15. The Council did not acknowledge that the June 2007 core assessments on EW and BW were flawed, but in view of the claim for judicial review it decided to assess their needs again.  Whether those assessments should be described as updated assessments or fresh ones does not really matter.  Two such assessments were completed for each child.  Initial assessments were prepared on 11 December 2008 by Claire Sampson, a team manager in the Council's Children and Young People's Department, and core assessments were prepared on 28 January 2009 by Jayne Hall, who has been the social worker responsible for EW and BW since the end of 2007, but who was not responsible for the June 2007 core assessments.  In addition, up to date care plans for the children were produced on 19 February 2009. 

16. There is no doubt that the June 2007 core assessments left much to be desired.  The Council does not now suggest otherwise.  They give the appearance of having been prepared either quickly or without much care.  They are very brief, and at first blush they were little more than a narrative of information which the social worker who compiled them had been given.  There was little, if any, analysis of the children's precise needs, or of how those needs were to be met. 

17. However, the Council contends that these core assessments have to be seen in the context of all the steps taken by the Council to safeguard and promote the welfare of EW and BW since then.  The support they have received has to be considered holistically, and it would not be right to look at the June 2007 core assessments in isolation.  It is true that the core assessment is a critical part of the process in deciding how a child in need can be helped, but in an appropriate case it is possible for any shortcomings in a core assessment to be neutralised by other action which properly identifies the child's needs and how they are to be met. 

18. That, in essence, was what Richards J decided in the cases of AB and SB. Core assessments had not been produced in that case, and at [40] Richards J said that there had been “no error in approach in moving to a section 47 inquiry, a child protection conference, registration on the child protection register and then the preparation of a child protection plan and subsequent reviews of that plan”.  However, he added at [41] that "where an authority follows a path that does not involve the preparation of a core assessment as such, it must nevertheless adopt a similarly systematic approach with a view to achievement of the same objectives. Failure to do so without good cause will constitute an impermissible departure from the guidance."  It is therefore necessary to see whether the Council met this standard, though it would not be right to look for slavish adherence to every feature of the Framework.  One should guard against setting Elysian standards for local authorities or setting the bar too high.  What is important is whether the outcome of the process on which the Council was engaged included a proper analysis of EW's and BW's needs, and a clear identification of how those needs were to be met, including by whom and by when.

Extracted material
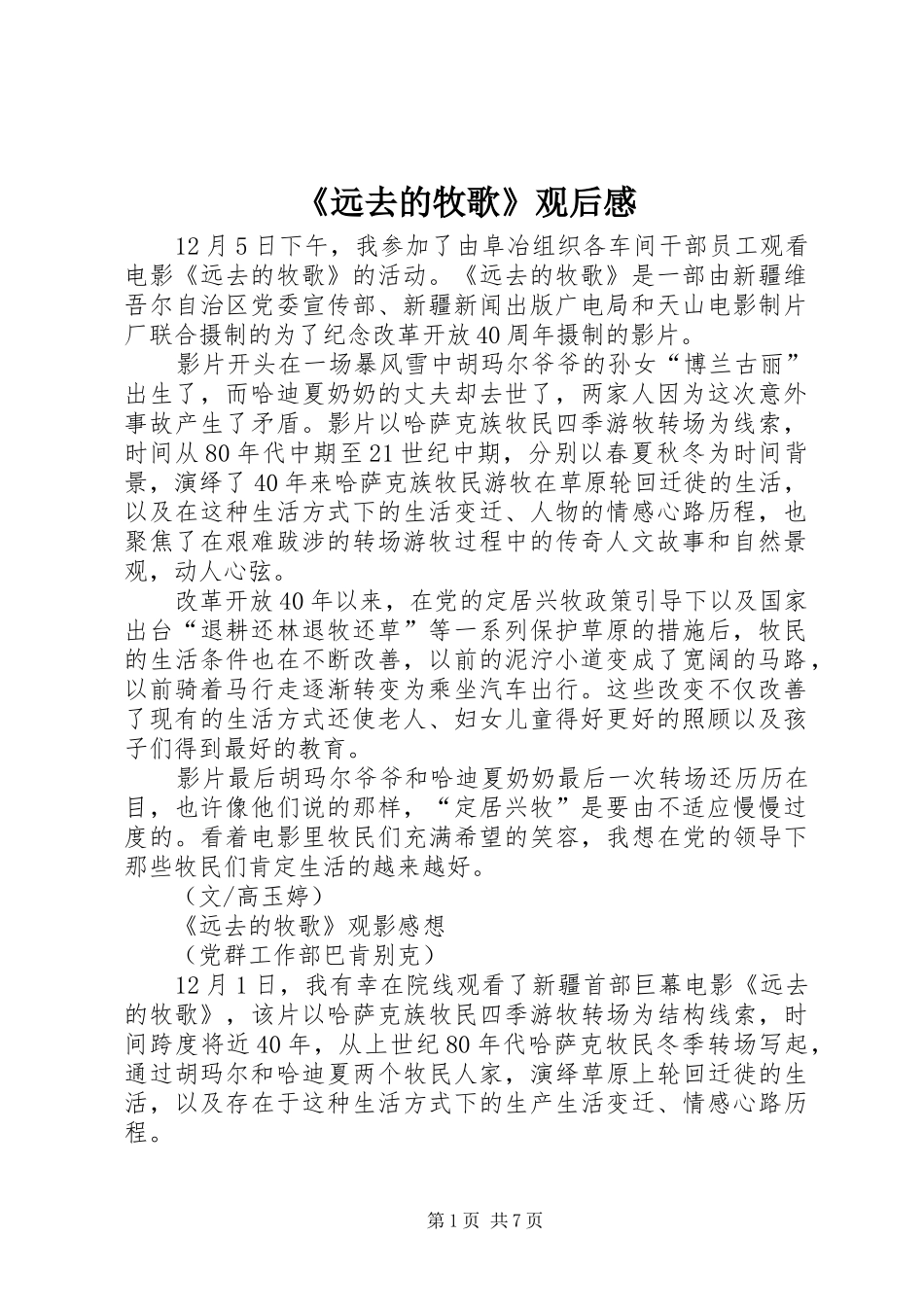 《远去的牧歌》观后感

12月5日下午，我参加了由阜冶组织各车间干部员工观看电影《远去的牧歌》的活动。《远去的牧歌》是一部由新疆维吾尔自治区党委宣传部、新疆新闻出版广电局和天山电影制片厂联合摄制的为了纪念改革开放40周年摄制的影片。

影片开头在一场暴风雪中胡玛尔爷爷的孙女“博兰古丽”出生了，而哈迪夏奶奶的丈夫却去世了，两家人因为这次意外事故产生了矛盾。影片以哈萨克族牧民四季游牧转场为线索，时间从80年代中期至21世纪中期，分别以春夏秋冬为时间背景，演绎了40年来哈萨克族牧民游牧在草原轮回迁徙的生活，以及在这种生活方式下的生活变迁、人物的情感心路历程，也聚焦了在艰难跋涉的转场游牧过程中的传奇人文故事和自然景观，动人心弦。

改革开放40年以来，在党的定居兴牧政策引导下以及国家出台“退耕还林退牧还草”等一系列保护草原的措施后，牧民的生活条件也在不断改善，以前的泥泞小道变成了宽阔的马路，以前骑着马行走逐渐转变为乘坐汽车出行。这些改变不仅改善了现有的生活方式还使老人、妇女儿童得好更好的照顾以及孩子们得到最好的教育。

影片最后胡玛尔爷爷和哈迪夏奶奶最后一次转场还历历在目，也许像他们说的那样，“定居兴牧”是要由不适应慢慢过度的。看着电影里牧民们充满希望的笑容，我想在党的领导下那些牧民们肯定生活的越来越好。

（文/高玉婷）

《远去的牧歌》观影感想

（党群工作部巴肯别克）

12月1日，我有幸在院线观看了新疆首部巨幕电影《远去的牧歌》，该片以哈萨克族牧民四季游牧转场为结构线索，时间跨度将近40年，从上世纪80年代哈萨克牧民冬季转场写起，通过胡玛尔和哈迪夏两个牧民人家，演绎草原上轮回迁徙的生活，以及存在于这种生活方式下的生产生活变迁、情感心路历程。

第1页 共7页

To do
Carry on the court judgment about the Council's assessments of EW and BW, starting right after its final sentence. The items have no connection to the text.

Response to this exercise
19. With that in mind, Mr Leslie Samuels, the Council's counsel, has prepared a document which identifies, by reference to each of the domains and dimensions which the Framework requires core assessments to address, what the relevant documents say about (a) EW's and BW's needs, and (b) how those needs are to be met.  In addition to the original core assessments themselves, those documents are (i) the minutes of the child protection conference on 8 November 2007, including reports prepared for the conference by Rosalind Nelson Jordan (EW's and BW's social worker) and Beth Sheen (the school nurse) and the child protection plan which emerged from that conference, (ii) the minutes of the child protection conference on 8 February 2008, including a report prepared for the conference by Jayne Hall, who had taken over as EW's and BW's social worker by then, and the child protection plan which emerged from that conference, and (iii) the minutes of the child protection conference on 24 July 2008, including reports prepared for the conference by Jayne Hall, Beth Sheen and Sue Benson, the parenting case manager in the Nottinghamshire Youth Offending Service, together with the child protection plan which emerged from that conference.  There were other reports on EW and BW which the conferences considered, but those were the principal ones. 

20. By way of response, Mr Wise has helpfully prepared a note for the hearing today, in which in paragraph 5.4 he comments on each of the passages in Mr Samuels' document under the relevant domain and dimension.  I have therefore taken time out to read each of the passages in Mr Samuels' document in the light of Mr Wise's comments on them.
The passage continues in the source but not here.